**Document**.
▼

31 July 2000
HANG SENG BANK 2000 INTERIM RESULTS ANNOUNCEMENT
Statement by Mr Vincent H C Cheng
Vice-Chairman and Chief Executive
Good afternoon ladies and gentlemen, and thank you for joining us today.
I am pleased to announce a record high half-year attributable profit for Hang Seng Bank which exceeds general market expectations, and the launch of our internet banking service tomorrow, which will build an even firmer foundation for our business.
For the first time in the Bank's history, we are doing a live webcast. This highlights our commitment to the e-world, and to bringing services and information to our stakeholders with speed and convenience.
Hang Seng's encouraging performance in the first half of 2000 was a result of: * Satisfactory growth in non-interest income, largely due to our successful wealth management initiatives; * Strict cost discipline, which saw our cost-to-income ratio improve to a record low 22.6%; and * A substantial reduction of 89.5% in the charge for bad and doubtful debts, reflecting the improvement in asset quality.
These results were achieved notwithstanding the payment of the HKD7.8 billion special interim dividend last November, and against a backdrop of intense competition and margin pressure in the banking sector. They reflect the progress in implementing our Managing for Value strategy, and our core operating principles of financial prudence, operational efficiency and service excellence.
Operating profit before provisions increased by 5.0% to HKD5,964 million compared with the first half of last year, mainly due to satisfactory growth in other operating income. Net interest income for the first half would have been about HKD234 million higher without the payment of the special interim dividend. If we were to include that sum, operating profit before provisions would have risen by 9.1%.
Pre-tax profit was up by 21.0% to HKD6,104 million, after including the profit on disposal of locally-listed equities.
Profit attributable to shareholders rose by 21.9% to HKD5,195 million, a record high for a half-year. Earnings per share were 22.0% higher at HKD2.72.
The Directors have declared a first interim dividend of HKD2.00 per share, an increase of 25.0% from last year.
Total assets as at 30 June were up by 7.9% to HKD477.0 billion from the end of last year. The return on average total assets was 2.3%, compared with 2.0% for the first half of 1999.
Shareholders' funds rose by 0.8% to HKD39.9 billion from six months earlier. The return on average shareholders' funds improved to 25.3%, from 18.0% for the first half of last year.
Total operating income rose by 3.8% to HKD7.7 billion from the same period last year. Net interest income fell slightly by 0.2% to HKD5.9 billion, mainly affected by the reduction in the contribution from net free funds of HKD234 million because of the special interim dividend payment. Average interest-earning assets grew by 4.3%.
Compared with the second half of last year, the net interest margin improved by 4 basis points to 2.83%. The net interest spread widened by 6 basis points to 2.35%, benefiting from a wider gap between BLR and HIBOR, growth in low cost savings deposits and the recovery of unpaid interest from non-performing advances.
However, compared with the first half of last year, the net interest margin fell by 13 basis points and the net interest spread narrowed by 8 basis points. The adverse effects of the sharp fall in mortgage pricing and narrowing of the gap between BLR and HIBOR outweighed the benefits of the increase in low cost savings deposits and improvement in spread earned on time deposits. The contribution from net free funds fell by 5 basis points to 0.48%, being affected by last year's special interim dividend payment.

▲

**Provided data**.
▼

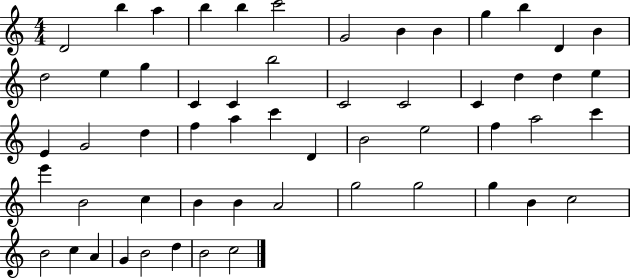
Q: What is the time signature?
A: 4/4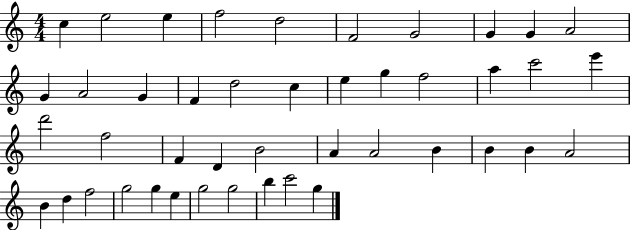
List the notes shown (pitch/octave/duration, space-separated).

C5/q E5/h E5/q F5/h D5/h F4/h G4/h G4/q G4/q A4/h G4/q A4/h G4/q F4/q D5/h C5/q E5/q G5/q F5/h A5/q C6/h E6/q D6/h F5/h F4/q D4/q B4/h A4/q A4/h B4/q B4/q B4/q A4/h B4/q D5/q F5/h G5/h G5/q E5/q G5/h G5/h B5/q C6/h G5/q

▲

**Problems**.
- A) In the Hang Seng Bank interim results statement, recast the paragraph beginning "Total operating income rose by 3.8%" as a short bulleted list that keeps its main figures.
- B) Proceed with the Hang Seng Bank interim results statement, starting after its final paragraph.

**Final answers**.
- A)
- Total operating income: up 3.8% year on year to HKD7.7 billion
- Net interest income: down 0.2% to HKD5.9 billion, mainly because the special interim dividend payment cut the contribution from net free funds by HKD234 million
- Average interest-earning assets: up 4.3%

- B)
Other operating income increased by 19.2% to HKD1.8 billion from the same period last year. Net fees and commissions rose strongly by 46.7%, attributable to income growth from wealth management initiatives, credit facilities and trade finance.
We maintained tight cost control with positive results. Operating expenses fell by 0.1% compared with the first half of last year and by 13.1% compared with the second half of last year. This was achieved despite substantial investment in new businesses, including e-Banking services and the MPF.
We recorded further productivity gains and staff costs fell by 5.0%. The operating profit before provisions per employee rose to a record half-year high of HKD812,000 -- an increase of 8.1% from the same period last year. Reflecting our high cost-efficiency was our record low cost-to-income ratio of 22.6%, which was a 0.9 percentage point improvement from the same period last year.
In the rapidly recovering economy, our asset quality improved, partly due to our policies of early identification of problem loans and prudent provisioning. The
net charge for bad and doubtful debts decreased significantly by HKD706 million, or 89.5%, to HKD83 million compared with the first half of 1999.
The charge for specific provisions fell by HKD736 million to HKD60 million, the combined effect of a reduction in new provisions made and substantial releases and recoveries from doubtful accounts in the improving economy. The net charge for general provisions was HKD23 million, compared with a release of HKD7 million for the same period last year. General provisions of HKD86 million, reflecting loan growth for the period, were offset by a partial release of HKD63 million from the additional general provision of HKD250 million made in 1997.
The ratio of total provisions to gross advances to customers fell by 0.24 percentage point from the end of last year to 2.21% at 30 June. Specific provisions decreased by 0.21 percentage point to 1.53%. General provisions fell from 0.71% to 0.68%.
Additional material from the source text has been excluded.